Nevertheless, TCU’s consistency in rifle is worth respect. Under coach Karen Monez, TCU has recorded a top-three national ranking in 14 of the last 17 seasons. As the saying goes, don’t get in between a horned frog and its firearm.
Texas Tech
Arizona and Texas Tech used to play each other every year in football as members of the Border Conference. Texas Tech beat up on the UA back in the day, winning 13 straight contests between 1946 and 1958. Arizona won in 1959, only for the schools to take a dozen-year hiatus from playing one another. When they resumed, so did Texas Tech’s dominance. The Red Raiders won seven of eight games between 1971-78 (Arizona wisely stopped scheduling them after that).
Neither program has experienced sustained success on the gridiron over the last couple decades, though Texas Tech had its moments under Mike Leach. The Red Raiders are presently coached by Joey McGuire, a longtime Texas high school coach. In year one under McGuire they went a promising 8-5.
Of all the original Big 12 schools, Texas Tech is the one Arizona has the most in common with, both regionally and historically. Let’s hope the series becomes less lopsided over time.
West Virginia
West Virginia is consistently one of the Big 12’s top women’s soccer programs, having won the conference championship five times.
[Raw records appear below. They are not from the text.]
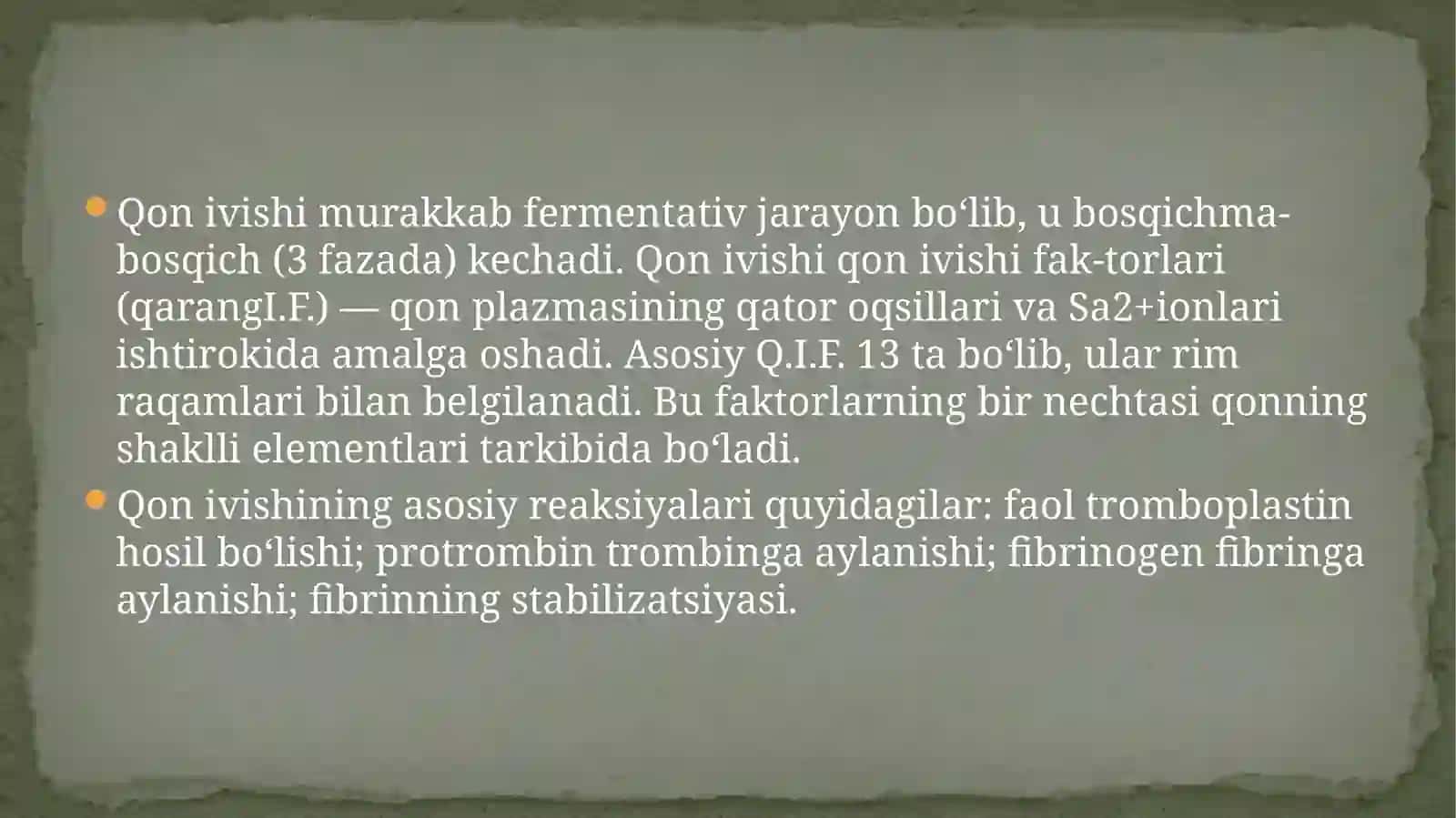 Qon ivishi 2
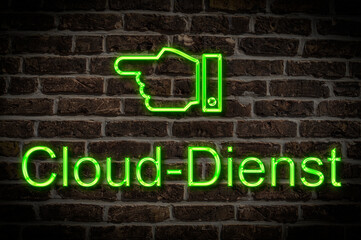 Obraz premium Leuchtreklame Cloud-Dienst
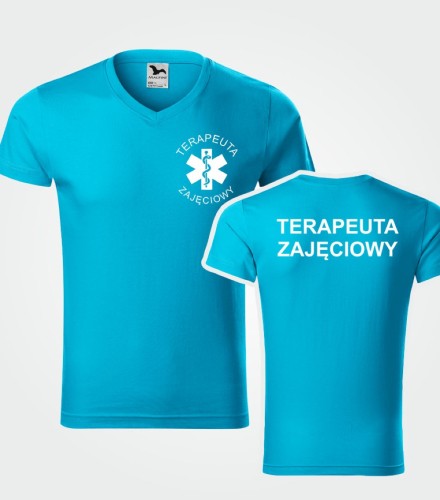 Koszulka V-neck Męska Terapeuta Zajęciowy 180g - Slim Fit
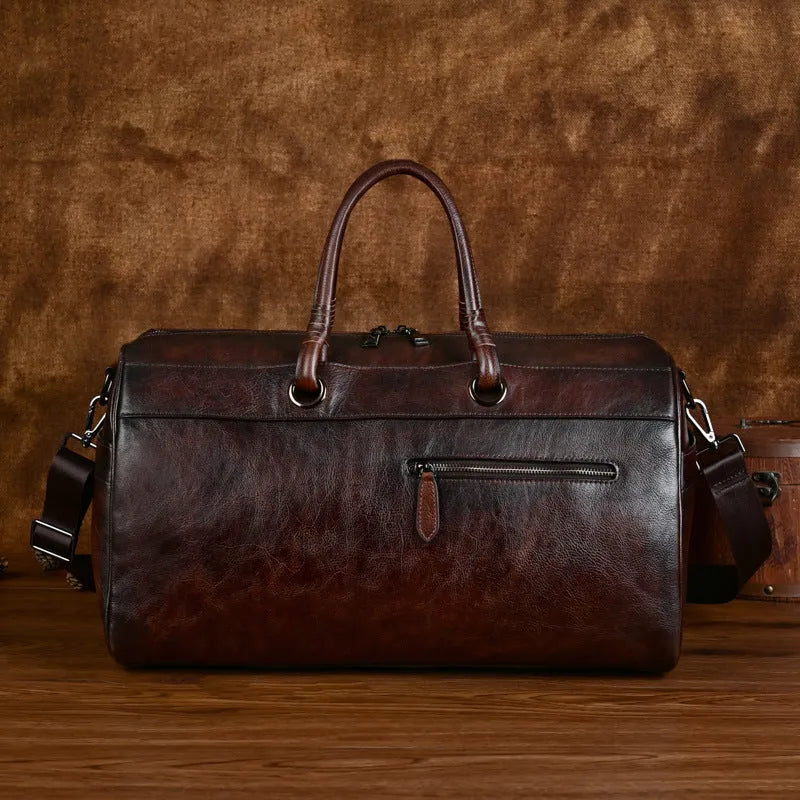 Handmade European retro leather bag in vintage brown with first layer cowhide construction and below 20L capacity
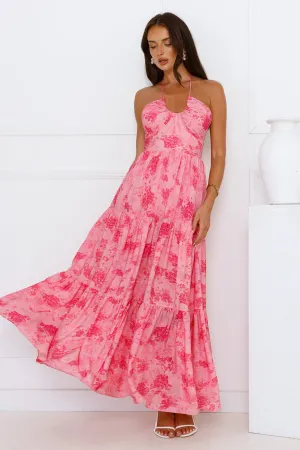 Silken Sunshine Halter Maxi Dress Pink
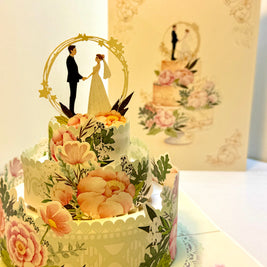 Elegant Floral Wedding Cake with Bride & Groom Origami Pop Cards 3D Pop Up Greeting Card Happy Halloween Best Wishes Blank Card Fun Party Cheer Gift Happy Holidays Thank You Handmade Celebrate the Special Day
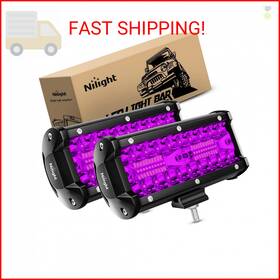 Nilight 18212p 6.5 Inch Led Light Pods Purple Triple Row 2pcs 120w Flood Spot Combo Off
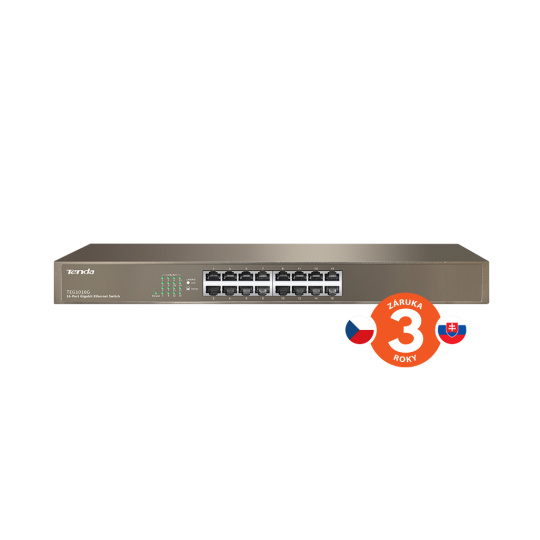 Tenda TEG1016G 16-port Gigabit Switch, 16x 10/100/1000 Mb/s, Fanless, MAC 8K, i na zeď, Rackmount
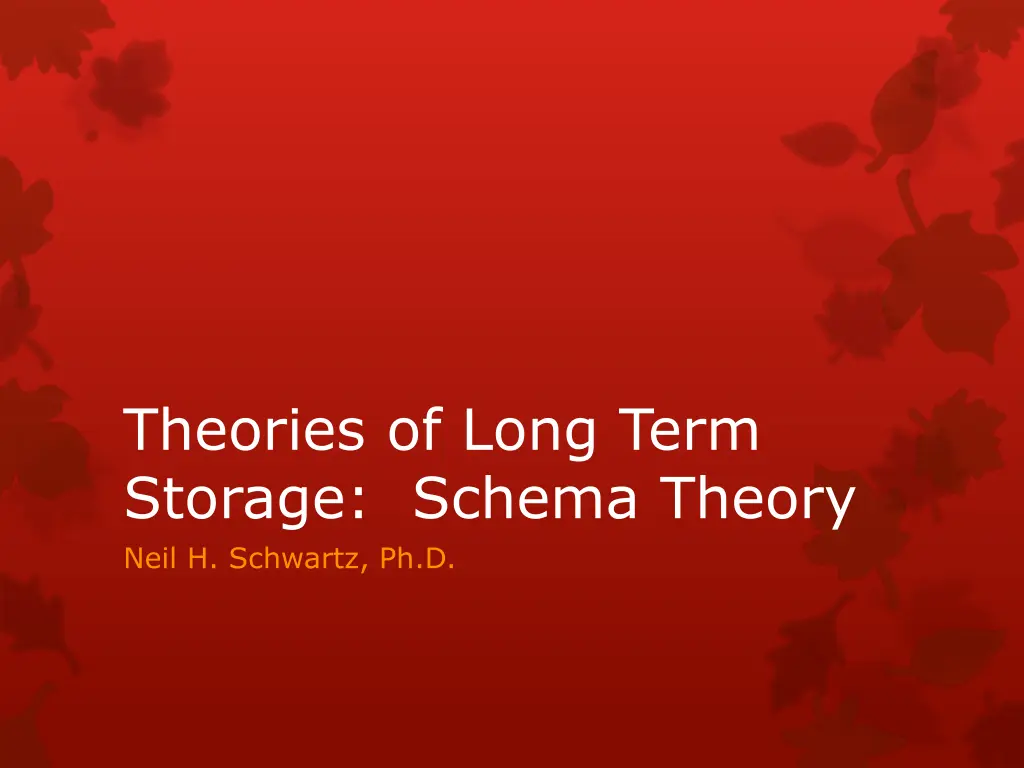 theories of long term storage schema theory neil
Under longtime coach Nikk Izzo-Brown, the Mountaineers have made the NCAA Tournament in 22 of the last 23 years, their only miss coming in 2021. WVU was the national runner-up in 2016 when it lost to USC in the title game.
Izzo-Brown all but built the WVU program when she became the program’s first head coach in 1995. She has a career 383-132-68 record.
Big 12 women’s soccer has gotten more competitive in recent years, with four different teams winning the league in the last five seasons.